July 14, 2024

I had been in Germany for a month before I moved in with a host family. I had already labored to order sandwiches, coughed up euros for public rest rooms and sweated my way through intensive German. However, these struggles seem small in comparison to what this past week was like. It was hard, but it was enormously colorful.
Ute Mücke was my host mother. She welcomed me into her apartment that was a 10 minute walk from my classes. Ute is a nurse, and has the quiet, caring demeanor of one. The first thing she did was give me a tour of the small flat, and I tried my best to engage with her in German. However, my German is limited, and small talk is not something Germans are keen on. It is very strange to them that Americans are always asking “How are you?” and always expecting “Good!” as the response. Quickly, we began talking about politics, religion and family.
Ute was fascinated with my family lineage. She is completely German, and so are most of her friends and neighbors. As is wonderfully common in our country, I am a mix of things: my parents are Irish, Italian, Lithuanian and French. I explained that my last name is actually Italian, but doesn’t sound so because it was Americanized a few generations ago. Ute revealed that her last name literally means “mosquito” – I was living with Ms. Mosquito! How whimsical.
Eating with Ute was a learning experience. Germans traditionally eat a hot lunch, and a cold dinner. When I was first asked what I wanted to drink for dinner, I replied “Wasser.” Ute looked at me strangely, and said “Nein, Tee! Okay?” At that moment, I knew I was to eat what was in front of me. Most always, that was delicious: fresh bread, many different kinds of cheese, raw vegetables and fruit. Sometimes, though, there was something in front of me that I did not care to eat, but I had to. I dislike hard-boiled eggs, and I was served one at every single meal. I must admit that at one point, I slipped the egg into my sock to dispose of it privately later.

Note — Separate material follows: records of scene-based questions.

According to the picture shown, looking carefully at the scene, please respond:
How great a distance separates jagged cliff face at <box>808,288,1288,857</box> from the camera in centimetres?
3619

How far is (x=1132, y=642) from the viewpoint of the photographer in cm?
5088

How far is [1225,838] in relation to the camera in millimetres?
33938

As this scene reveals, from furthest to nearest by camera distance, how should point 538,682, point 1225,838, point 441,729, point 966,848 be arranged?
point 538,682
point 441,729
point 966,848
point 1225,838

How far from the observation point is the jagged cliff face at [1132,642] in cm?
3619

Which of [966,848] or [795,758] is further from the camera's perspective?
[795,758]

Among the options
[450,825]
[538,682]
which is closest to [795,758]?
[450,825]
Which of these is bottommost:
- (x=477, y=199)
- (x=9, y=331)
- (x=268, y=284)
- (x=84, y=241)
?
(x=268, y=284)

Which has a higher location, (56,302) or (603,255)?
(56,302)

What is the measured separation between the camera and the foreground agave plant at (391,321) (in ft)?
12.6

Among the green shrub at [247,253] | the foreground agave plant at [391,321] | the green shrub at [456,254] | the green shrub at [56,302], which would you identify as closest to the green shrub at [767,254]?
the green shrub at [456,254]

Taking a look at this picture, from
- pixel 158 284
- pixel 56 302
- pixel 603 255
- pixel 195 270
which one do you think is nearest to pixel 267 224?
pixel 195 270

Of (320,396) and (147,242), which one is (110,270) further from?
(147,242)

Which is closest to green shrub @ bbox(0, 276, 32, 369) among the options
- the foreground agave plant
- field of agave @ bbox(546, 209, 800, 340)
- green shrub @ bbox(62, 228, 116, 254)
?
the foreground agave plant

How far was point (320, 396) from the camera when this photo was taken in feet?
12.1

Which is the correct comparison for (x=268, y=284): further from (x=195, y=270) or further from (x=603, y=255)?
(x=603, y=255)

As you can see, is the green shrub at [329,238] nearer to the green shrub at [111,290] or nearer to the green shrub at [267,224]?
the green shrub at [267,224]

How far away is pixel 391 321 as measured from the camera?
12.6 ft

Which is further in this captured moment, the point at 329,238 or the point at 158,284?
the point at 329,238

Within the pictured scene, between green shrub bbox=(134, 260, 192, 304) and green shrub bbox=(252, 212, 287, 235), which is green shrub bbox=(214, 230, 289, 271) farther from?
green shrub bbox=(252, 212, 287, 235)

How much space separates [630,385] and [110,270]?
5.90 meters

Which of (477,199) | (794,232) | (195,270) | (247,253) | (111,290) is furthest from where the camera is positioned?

There were some things that I couldn’t quite run from. I learned that Germans were very open with their bodies and sexuality. I was spending time with Ute, her son and her grandson when we decided to visit the local zoo. Ute promptly began changing – in front of the three of us and an open window. No one seemed to think anything of it. My classmates had similar experiences. One was completely naked in the bathroom when her host mother walked in and asked if she wanted an apple or a banana for breakfast. Another showed their host family a picture of the group of us and was asked if anyone was sleeping together on the trip. Though these experiences were uncomfortable, they made me think about the way our culture confronts the human body. Which, most of the time, is with shame and ignorance.
At the end of my homestay, I looked around at Ute’s little flat and realized how very thankful I was for her. She opened her doors to a stranger, and fed me like her own (even if that meant hard-boiled eggs). Living with a host family makes you understand that even in a different house, in a different country, with a different language, it is still just living.